### Text shown
***
Flash Maybe

Like most television viewers, I first heard of ABC’s new mega-drama Flash Forward during Lost’s “The Incident” parts one and two last May.  The timing of its introduction coupled with the obvious connection between the title and one of Lost’s signature plot devices make comparisons between the two shows inevitable.

Is this fair?  Yes, I think it is.  ABC is clearly wants Lost’s fanatical fans to throw themselves into Flash Forward with equal dedication.  The fact that fan favourite Dominic Mohagan is slated to star in the series (though he was not in the pilot) should certainly help that cause.  Casting Sonia Walger as the main character’s wife will help as well.  (Does this signal that Walger’s already light duties as Penny will be even less needed in Lost’s final season?)

Even without ABC’s attempt to link the two shows, comparing Fast Forward to Lost is fair for the plain and simple fact that, over its five seasons, Lost established itself as the gold standard for intricate serial dramas (which I call mega-dramas).  To not compare the two would be like not comparing Tiger Woods to Jack Nicklaus.

But it would be unfair to judge one episode of Flash Forward against more than 100 episodes of Lost, so let’s not rush to judge Flash Forward.  Instead I’ll just note some observations without casting judgment.

What jumped out to me most about the premier of Flash Forward is that it seemed to cover an awful lot of ground awfully quickly.  Our characters learned that everyone on the planet blacked out for two minutes, seventeen seconds.  They also surmised that rather than merely dreaming, everyone had a pre-memory vision of where they would be at 10 p.m. pacific daylight time on April 29, 2010.  We even got several looks at what the show’s central characters saw.  This is obviously significant, they realize, and decide to investigate.  The final scene had two characters learning that someone was awake during the blackout in a cliffhanger that I have to admit left me with chills.
***
(Stored data entries)
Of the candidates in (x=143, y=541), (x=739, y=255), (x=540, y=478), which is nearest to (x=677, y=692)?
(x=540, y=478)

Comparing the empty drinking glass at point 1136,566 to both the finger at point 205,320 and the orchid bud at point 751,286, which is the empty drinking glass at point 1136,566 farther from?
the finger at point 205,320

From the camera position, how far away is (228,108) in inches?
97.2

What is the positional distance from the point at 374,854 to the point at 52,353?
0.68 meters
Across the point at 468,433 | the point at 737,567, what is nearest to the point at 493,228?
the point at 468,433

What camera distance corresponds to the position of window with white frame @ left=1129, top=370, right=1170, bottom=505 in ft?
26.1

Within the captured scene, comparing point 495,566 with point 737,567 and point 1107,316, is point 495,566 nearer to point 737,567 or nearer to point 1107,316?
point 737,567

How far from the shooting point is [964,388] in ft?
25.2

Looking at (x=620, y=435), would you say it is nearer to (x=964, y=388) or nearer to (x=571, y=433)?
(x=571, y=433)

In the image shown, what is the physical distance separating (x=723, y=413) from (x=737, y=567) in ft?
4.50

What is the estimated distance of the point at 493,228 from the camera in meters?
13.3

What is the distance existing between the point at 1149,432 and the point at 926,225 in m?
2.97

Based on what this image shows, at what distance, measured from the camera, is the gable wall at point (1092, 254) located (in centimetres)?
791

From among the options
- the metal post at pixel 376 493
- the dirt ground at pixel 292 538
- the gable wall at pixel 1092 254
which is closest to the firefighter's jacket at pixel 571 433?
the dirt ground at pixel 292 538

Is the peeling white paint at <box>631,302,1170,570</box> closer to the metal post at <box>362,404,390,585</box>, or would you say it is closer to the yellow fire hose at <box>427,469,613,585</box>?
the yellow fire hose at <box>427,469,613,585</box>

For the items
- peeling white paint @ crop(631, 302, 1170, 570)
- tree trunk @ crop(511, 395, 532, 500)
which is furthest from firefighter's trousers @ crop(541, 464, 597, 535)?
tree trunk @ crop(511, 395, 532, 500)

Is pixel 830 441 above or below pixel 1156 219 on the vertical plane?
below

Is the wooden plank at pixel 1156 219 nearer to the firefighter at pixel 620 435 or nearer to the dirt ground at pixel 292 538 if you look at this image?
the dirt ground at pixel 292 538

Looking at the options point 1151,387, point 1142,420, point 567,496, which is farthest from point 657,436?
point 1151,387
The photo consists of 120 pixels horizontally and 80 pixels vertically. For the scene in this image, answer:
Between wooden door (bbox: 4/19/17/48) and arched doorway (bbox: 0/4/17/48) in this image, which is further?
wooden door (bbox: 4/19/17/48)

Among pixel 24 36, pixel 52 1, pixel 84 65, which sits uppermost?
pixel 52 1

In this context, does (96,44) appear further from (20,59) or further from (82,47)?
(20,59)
***
### Given problem 1
Return the records starting with the line that contains "The photo consists" and going on through the final line of the records, repeating each line unchanged.
### Given problem 2
Take the piece comparing Flash Forward with Lost further, picking up right after its last sentence.
The text and the records were drawn from separate, unrelated sources.

### Answer 1
The photo consists of 120 pixels horizontally and 80 pixels vertically. For the scene in this image, answer:
Between wooden door (bbox: 4/19/17/48) and arched doorway (bbox: 0/4/17/48) in this image, which is further?
wooden door (bbox: 4/19/17/48)

Among pixel 24 36, pixel 52 1, pixel 84 65, which sits uppermost?
pixel 52 1

In this context, does (96,44) appear further from (20,59) or further from (82,47)?
(20,59)

### Answer 2
Think back to the beginning of Lost.  The pilot gave us a plane crash, a brief introduction to the central characters and a tantalizing glimpse at the mysteries that lurked in the jungle.  Then, the show spent another 23 episodes enduring us to the characters while dropping enough mystery morsels to gradually build our interest.

Flash Forward could have gone this direction, but it seems that the writers have not.  I can easily imagine a first season with episodes focused on each character’s glimpse into the future, each one weaving an ever-intricate web with the others.  Along the way we would get bits and pieces of the big mystery, closing the season with the big reveal that someone (or a lot of someones) stayed conscious through the blackout.

The fact that the Flash Forward writers crammed so much into the pilot doesn’t mean they chose to forgo the kind of in-depth character development that Lost is known for, but it does sound a potential alarm.  The pace of reveals in the pilot seemed forced, to the point that it was getting a little ridiculous.  If that keeps up, it could signal that the show won’t spend the time enticing its viewers with an emotional investment in the show, choosing to wow them with one plot twist after another instead.  Doing so would misdiagnose the reasons for Lost’s success.  Yes, it has mind-blowing plot twists, but without the painstaking – sometimes too painstaking – level of detail and devotion the show built up the fans would have long ago given up on the show.

To be successful, Flash Forward must find a way to give its viewers more than just a mysterious plot.  Last year’s Lost season finale had us all hoping against hope that Sawyer would hold on to Juliet in the mineshaft because we love Sawyer and wanted to see him happy.  The fact that I can’t recall a single character’s name from Flash Forward’s premier episode means the show has work to do before building the loyal followers ABC wants to keep tuned to the network when Lost ends.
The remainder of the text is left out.